62. In R (on the application of Mansoor) v SSHD [2011] EWHC 832 (Admin) Blake J at paragraph 16 said:
"Third, the reference to continued contact and can visit and communicate and maintain family ties seems to again have been generic assessments as between husband and wife, husband and minor children, claimant wife and minor children as well as the parents and their older children who were now over the age of 18 using the ages given at the outset of this judgment. If members of a family enjoy family life in an interdependent household of partners and minor and dependent children it is no comfort to say that they can continue to enjoy that family life by telephoning each other, emailing, video conferencing or any other forms of electronic technology that may be in existence. Lord Bingham was indicating this in the landmark case of Huang v SSHD [2007] UKHL 11 at paragraph 20 but more recently and I appreciate not available to the IJ at the time the Upper Tribunal has made the point in the case of EM (Zimbabwe) [2010] UKUT 98 (IAC). If the IJ thought that there will be no interference with the family life enjoyed between husband and wife and parents and minor children if they could communicate from abroad he was again mistaken."

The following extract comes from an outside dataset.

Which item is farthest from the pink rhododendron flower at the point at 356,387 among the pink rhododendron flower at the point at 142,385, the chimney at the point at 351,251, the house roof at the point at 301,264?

63. I have no hesitation in concluding that the consequences for the children would be inordinately severe and accordingly unduly harsh ( MAB). The reality of deportation would be the extinguishment of family life as it has been known and indeed possibly at all. The ability of the appellant to communicate effectively from Burundi is quite unknowable. He has no family there who would be able to help him.
64. In the alternative, taking the approach of KMO, and including in the assessment of proportionality the appellant's offending history, the conclusion will be the same. Undoubtedly the offence was serious, with public interest considerations going beyond the offence itself. On the other hand the amounts involved were very small, it was a single occasion and there has been no reoffending.
Notice of Decision
The original Judge erred in law. His decision is set aside. This is remade as follows. The appellant's appeal is allowed under the Immigration Rules.